Dataset entries:
:::::
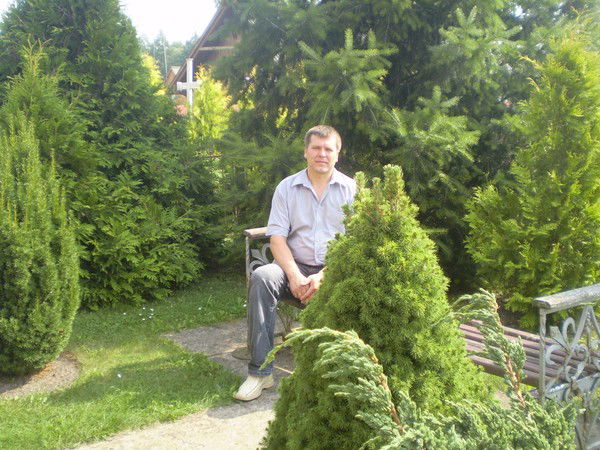 Влад Иванов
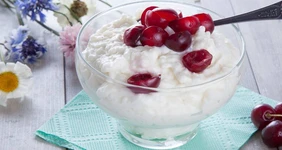 Рисовый мусс с&nbsp;вишней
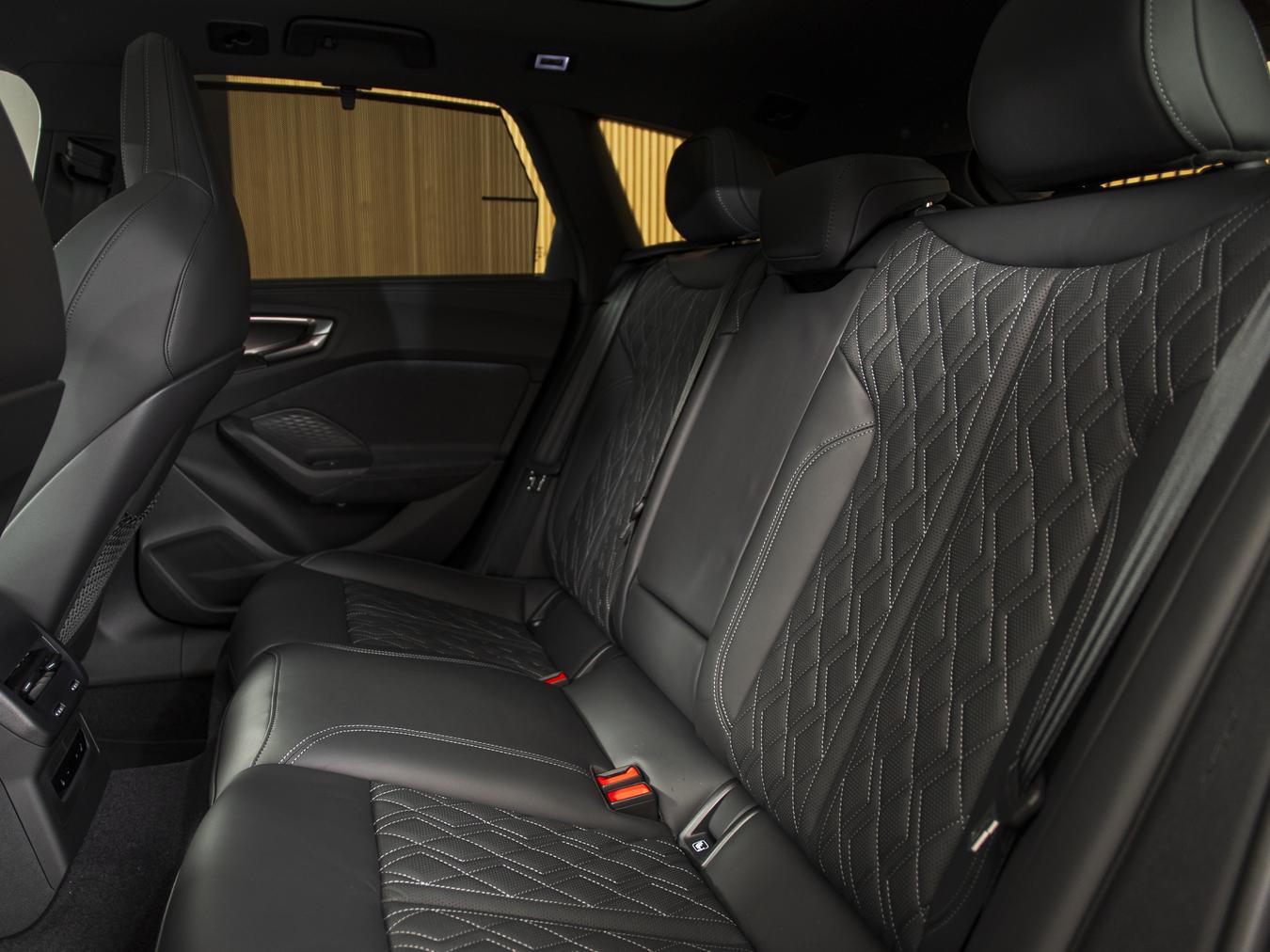 Audi A5 Avant E-Hybr Quattro S-Edition Competition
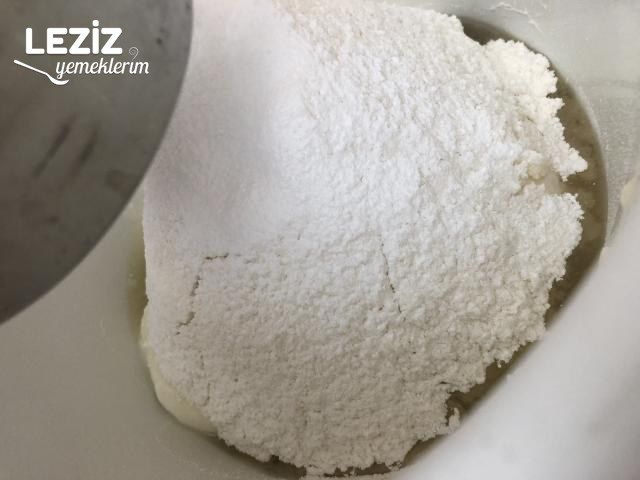 Dereotlu Peynirli Mini Poğaça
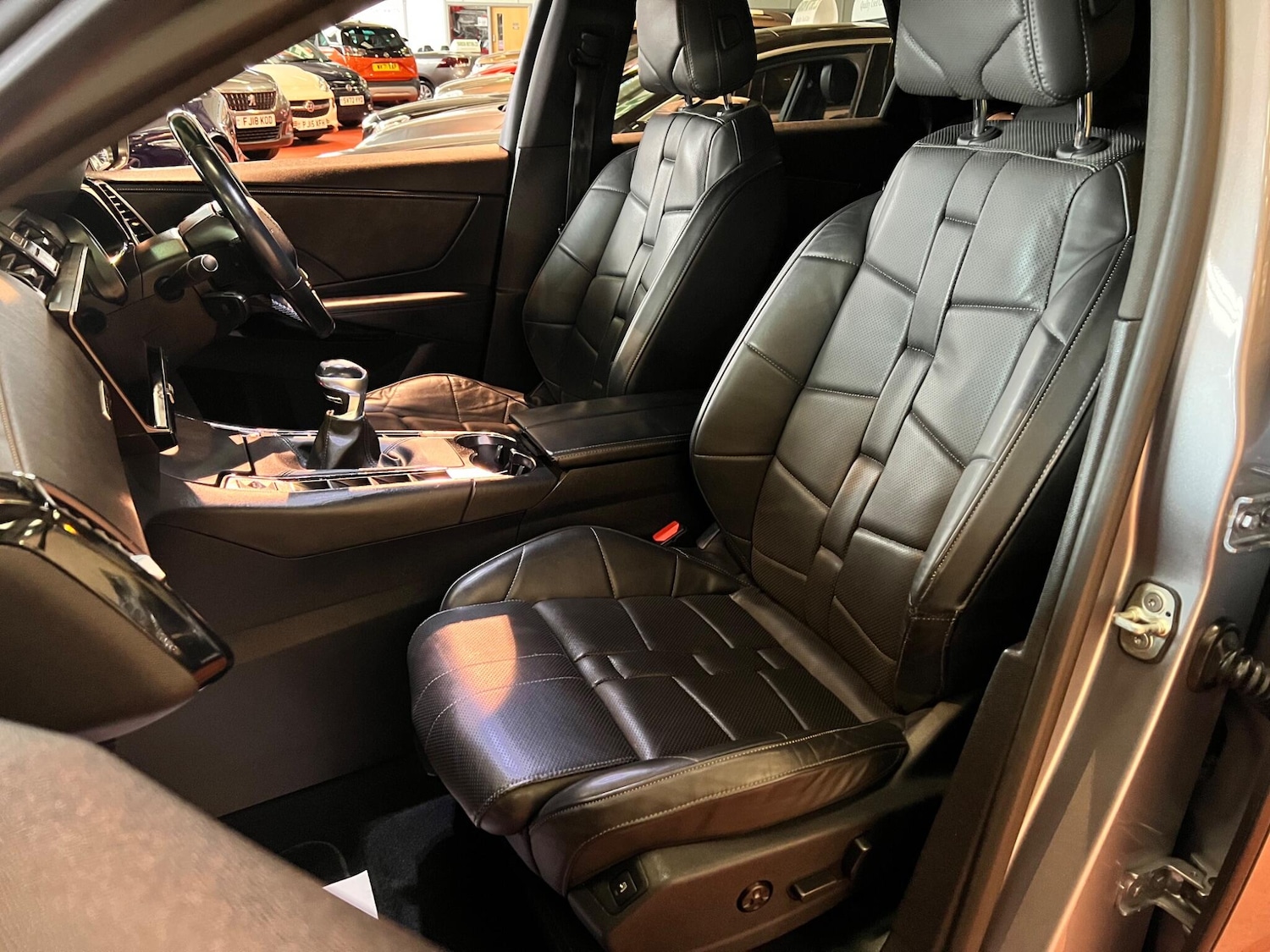 Used DS Automobiles DS 7 Crossback 2018 for sale - 76388751: Photo 10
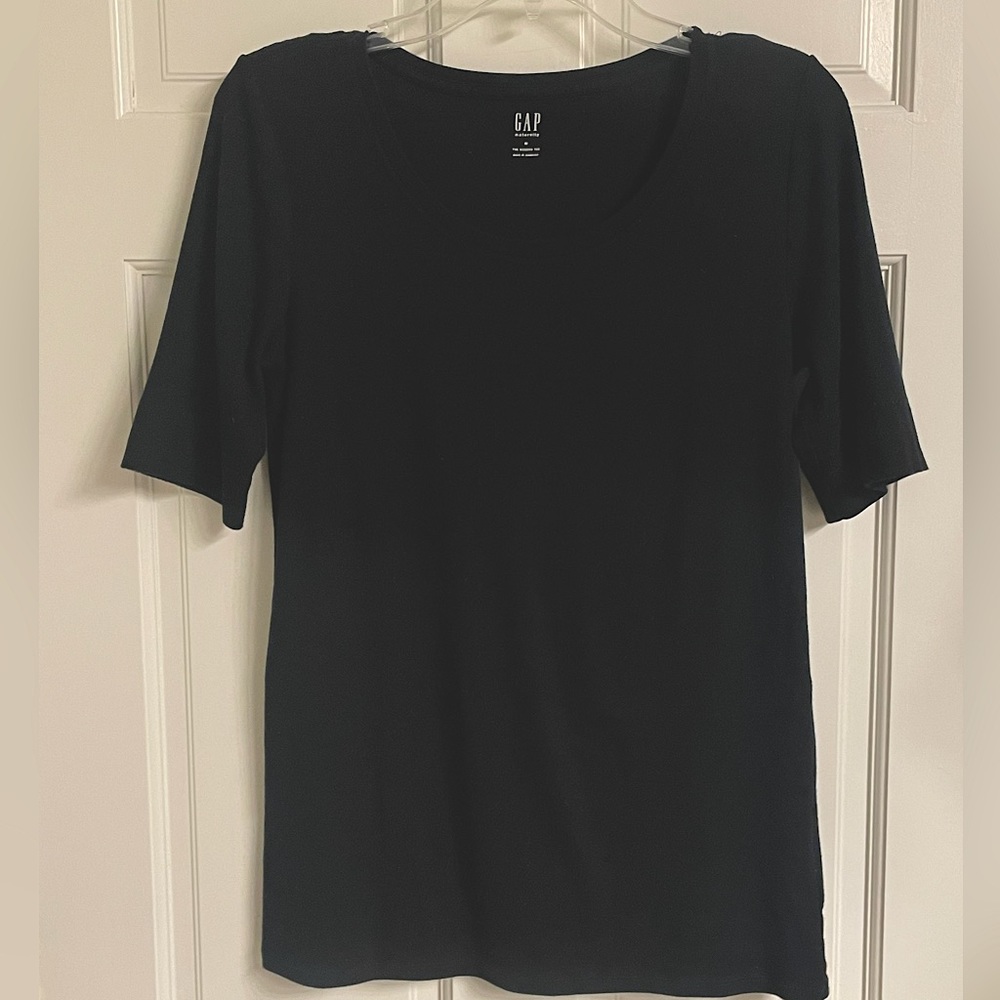 Gap Black knit maternity top medium
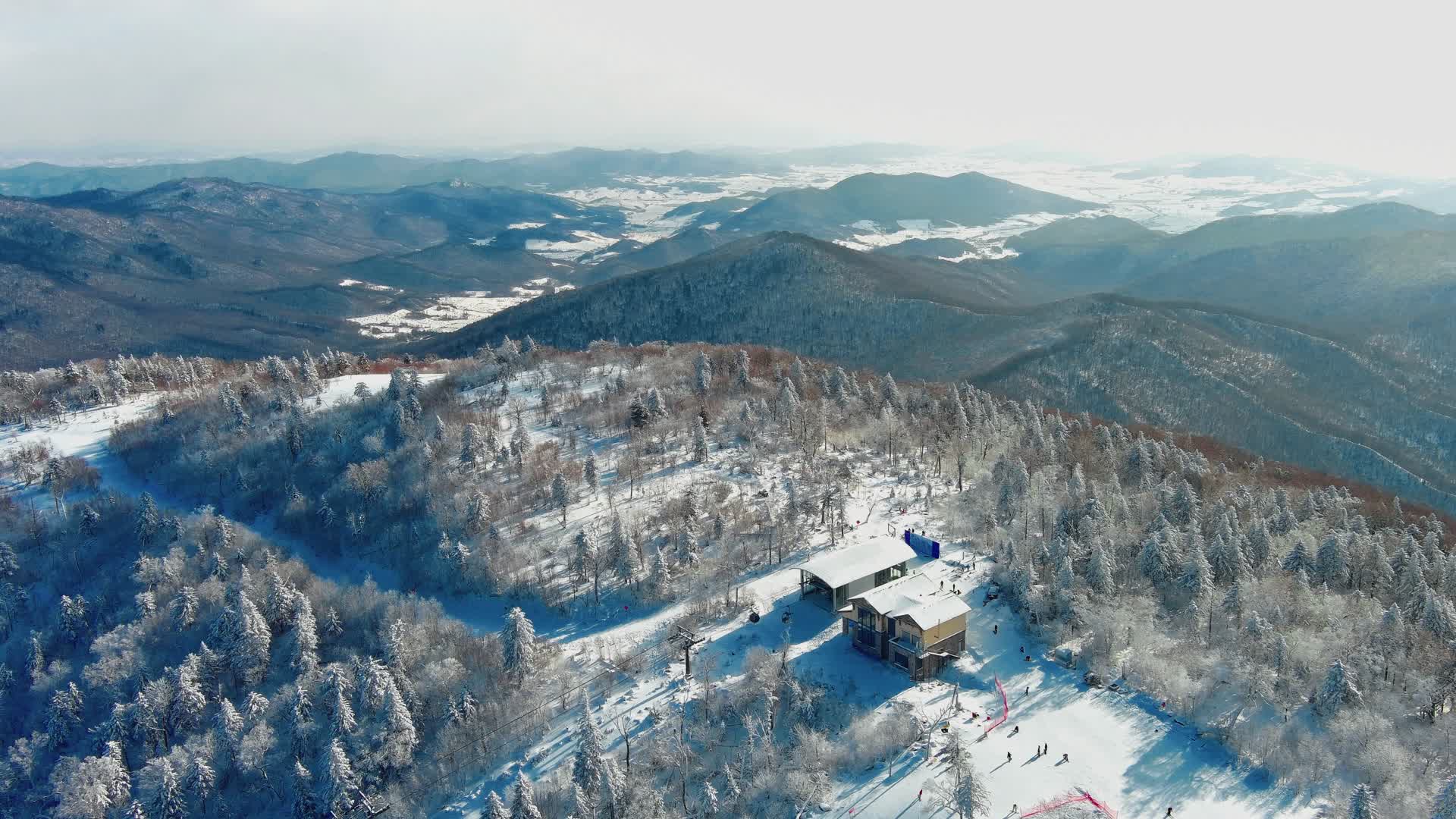 航拍北大壶滑雪场G索山顶视频的预览图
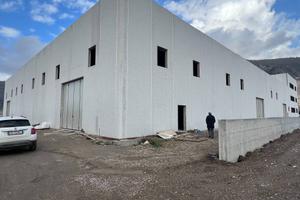 Immobile di 1800 m² con 1 locale a Nola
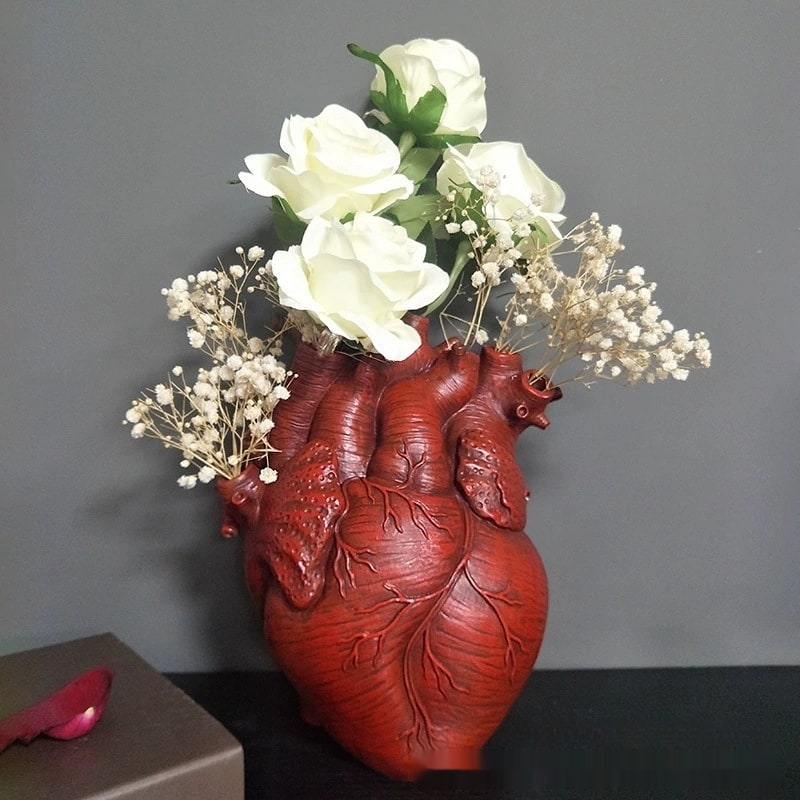 Anatomical Heart Shaped Flower Vase with Textured Vein Details and Bud Decoration Cut Glass - Image 2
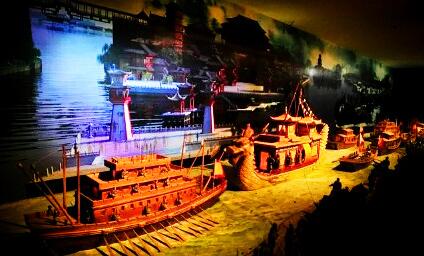 八岁神童，曾敢坐在杨贵妃怀里卖萌，最终却背负一身恶名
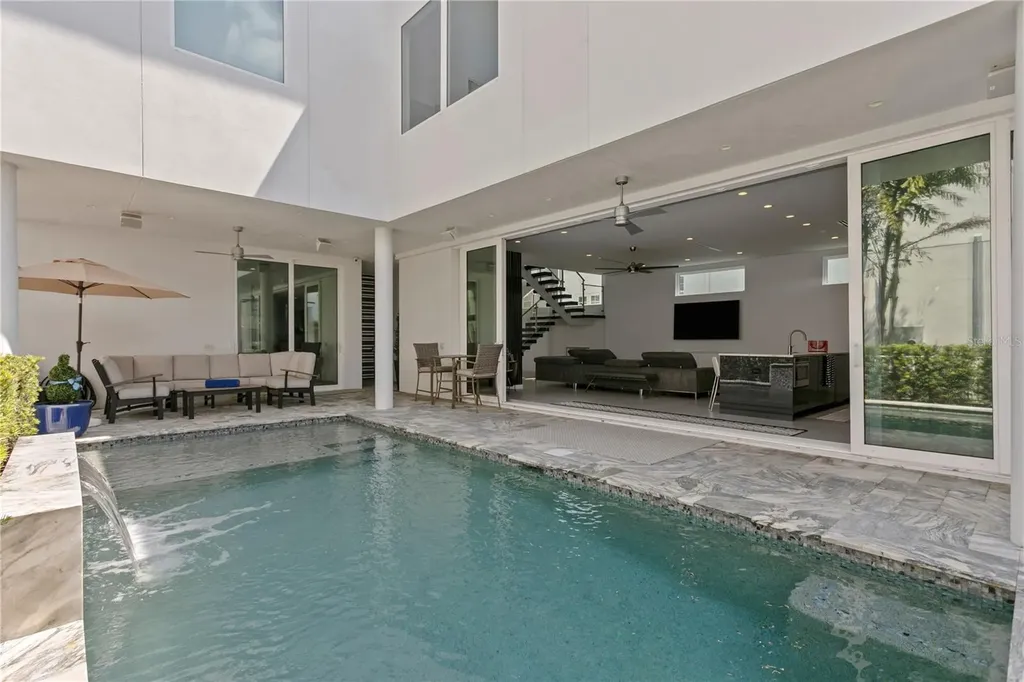 110 Palmera Boulevard NE St Petersburg FL 33704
:::::
Task item: Your answer must be an exact copy of the listing, with every picture omitted.

Your solution:
 Влад Иванов
 Рисовый мусс с&nbsp;вишней
 Audi A5 Avant E-Hybr Quattro S-Edition Competition
 Dereotlu Peynirli Mini Poğaça
 Used DS Automobiles DS 7 Crossback 2018 for sale - 76388751: Photo 10
 Gap Black knit maternity top medium
 航拍北大壶滑雪场G索山顶视频的预览图
 Immobile di 1800 m² con 1 locale a Nola
 Anatomical Heart Shaped Flower Vase with Textured Vein Details and Bud Decoration Cut Glass - Image 2
 八岁神童，曾敢坐在杨贵妃怀里卖萌，最终却背负一身恶名
 110 Palmera Boulevard NE St Petersburg FL 33704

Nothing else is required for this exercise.